In April 2022, Demings spoke out against the repeal of the Reedy Creek Improvement Act, saying that the Florida legislature had not "adequately contemplated the ramifications" and said it would put an "undue burden" on taxpayers.

Facing the threat of being removed from office by Governor Ron DeSantis in August 2025, Demings signed an addendum allowing Orange County correctional officers to transport immigrant detainees to Immigration and Customs Enforcement (ICE) facilities, including Alligator Alcatraz.

===Investigations===
After a whistleblower came forward in August 2025, the Florida Department of Financial Services and Florida Department of Government Efficiency issued investigative subpoenas to 16 Orange County employees for the alleged cover-up of illegal DEI government spending. The chief financial officer of Florida, Blaise Ingoglia, also expressed interest in opening a criminal investigation after Orange County employees purportedly concealed spending reports during a 2025 Florida DOGE audit. Demings denied the allegations and described the investigations as "mean-spirited" and "politically motivated."

===COVID-19 Public Health Policies, including Lawsuits===

In 2021, Demings implemented a COVID-19 vaccination mandate for Orange County employees, initially threatening termination for noncompliance but later capping discipline for firefighters at written reprimands following negotiations with the firefighters' union. The policy drew opposition, including from Orange County Fire Rescue Battalion Chief Stephen Davis, who was terminated in October 2021 for refusing to issue reprimands to subordinates over vaccination status, citing concerns about inaccuracies in compliance lists and potential violations of exemptions. Davis's firing received attention from Governor Ron DeSantis, who criticized it and supported related legal challenges to local mandates. Davis later sued the county alleging wrongful termination, with appeals reaching the U.S. Court of Appeals for the Eleventh Circuit.

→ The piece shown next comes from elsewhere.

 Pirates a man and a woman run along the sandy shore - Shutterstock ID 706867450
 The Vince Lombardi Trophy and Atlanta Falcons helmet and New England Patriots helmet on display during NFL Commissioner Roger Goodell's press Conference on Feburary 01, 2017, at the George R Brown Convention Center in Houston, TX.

In 2024, Orange County Government under the leadership of Mayor Demings faced a federal lawsuit filed by a former employee, who worked as a security representative at the Orange County Convention Center (OCCC) identified herein as Joshua Crockett over alleged civil rights violations. In particular, Crockett alleged discrimination based on race, color, national origin, sex, religion, and disability, as well as retaliation and hostile work environment under Title VII, the Americans with Disabilities Act, and Section 1983. Of note, Crockett asserted Security Manager Isiah White Jr., a childhood friend of Demings, selectively enforced the EG2 Grooming Policy and retaliated against his religious practices as a follower of Yeshua HaMashiach, including a 2022 confrontation where Demings allegedly dismissed Title VII concerns with laughter. In summary, the case was decided on the merits in Florida’s Division of Administrative Hearings against the Petitioner in the case, identified herein as Joshua Crockett which was adopted in Toto by the Florida Commission on Human Relations. As of now, the case is on appeal before Florida’s First District Court of Appeals. This case, which intersects with Demings’ tenure as mayor, involves allegations of indifference to constitutional rights and remains pending as of November 12, 2025. In conclusion, Mayor Demings’ actions during the COVID-19 pandemic have been upheld by ALJ Bruce Culpepper with Florida’s Division of Administrative Hearings (DOAH). In other words, Crockett failed to substantiate his allegations in the court of law.

==Personal life==
Demings is married to former U.S. representative Val Demings, whom he met during his early years with the Orlando Police Department. He was a detective and she was a first-year police officer when they both worked a juvenile go-kart-accident case. They married in 1988 and have three children along with five grandchildren. His wife served as a captain in the police department while he was chief and later went on to become the first female police chief of the Orlando Police Department, serving from 2007 to 2011. She was elected to the United States House of Representatives in 2016. Demings wrote and published a book, Believe: Faith, Truth and the Courage to Lead which details his response to the 2016 Orlando Pulse Nightclub massacre and his leadership as county mayor during the COVID-19 pandemic, in August 2025.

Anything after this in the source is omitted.